1. Seniors aren't as thrifty. More likely to spend it soon.
2. In theory possibly, but it seems like raising money for textbooks would be more important for college students of any age.
3. It can, but is a lot of last minute preparation.
4. Point taken
5. I have looked at it.
6. I thought it was in the works for fall. My mistake.


It seems based on many complaints from many people, that mid/late July might works for a larger amount of people.


----------



## Bryan (Nov 30, 2008)

Hadley4000 said:


> It seems based on many complaints from many people, that mid/late July might works for a larger amount of people.



But people also complained about that timeframe. And the people that were satisfied with the original date may not say anything since they were fine with it.


----------



## Hadley4000 (Dec 1, 2008)

Bryan said:


> Hadley4000 said:
> 
> 
> > It seems based on many complaints from many people, that mid/late July might works for a larger amount of people.
> ...



Well, there will ALWAYS be people complaining. But, it seems like that time frame has the most people agreeing.

I mean, both work for me, so it's not like I am trying to make it good for me. It is just my opinion that more things fit together for that date.

And like I said a few times. The last week before school starts is often hectic.


----------



## waffle=ijm (Dec 1, 2008)

wow, I might be able to go (80%)...I'll be in the area all summer long 
school is not an issue for me seeing as i don't care much about it.


----------



## Tyson (Dec 1, 2008)

It looks like Aug 7, 8, 9 will stick. I spoke with Mitchell, and this goes for everyone who might have a potential conflict. If you're unable to make it on Friday and/or Saturday, talk to me and we'll work it out so that you can participate. Now, with that being said, I do want people to be there on Friday because there's no sense of a three day competition if no one shows up the first day. But if you have circumstances beyond your control that don't include laziness, I will do my best to make participation for this event possible.

I'm going to go work on the Schumann Piano Quintet, and then I'll probably e-mail the director to confirm those dates and do a hard booking of the auditorium. Leyan Lo will be visiting the auditorium on Tuesday, and he will be doing a layout survey for me and taking pictures.

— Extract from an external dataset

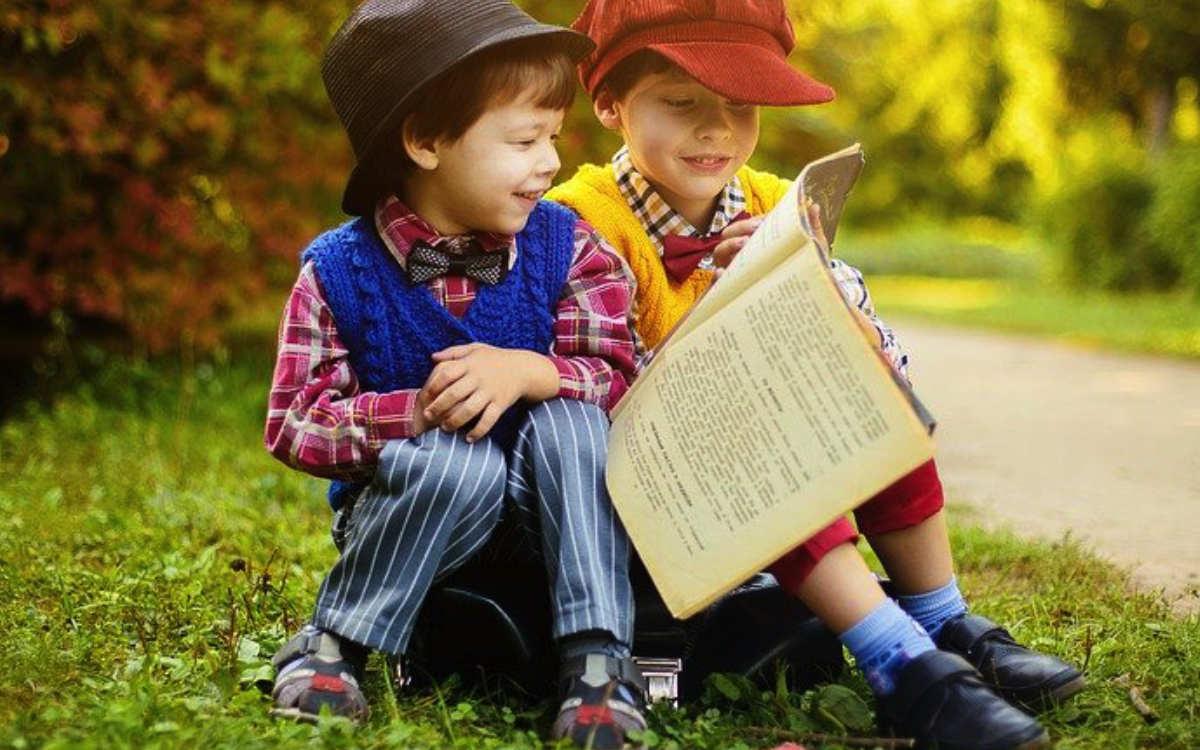 """""""Mein Buch für dich"""": Bayreuther Bürger können jetzt ihre ganz persönlichen Lieblingsbücher als Videoclip weiterempfehlen. Symbolbild: Pixabay"""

Then, we'll get the website set up. Registration fees for this competition should be lower as our need for funding is diminished with the event being held at Stanford.


----------



## Bob (Dec 1, 2008)

good. (10 character minimum?)


----------



## Tyson (Dec 1, 2008)

Looking back at Aug 14, 15, 16. The director prefers those dates. I'm trying to figure out why.


----------



## JBCM627 (Dec 2, 2008)

There is still an EPGY session going on the weekend before, maybe?


----------



## qinbomaster (Dec 2, 2008)

does nationals have to be once a year? or would it be stupid to have it more than once in different locations?


----------



## Tyson (Dec 2, 2008)

qinbomaster said:


> does nationals have to be once a year? or would it be stupid to have it more than once in different locations?



That takes away from the value of 'nationals' and no one would come. If you do it only once a year, people have more motivation to make the effort to go.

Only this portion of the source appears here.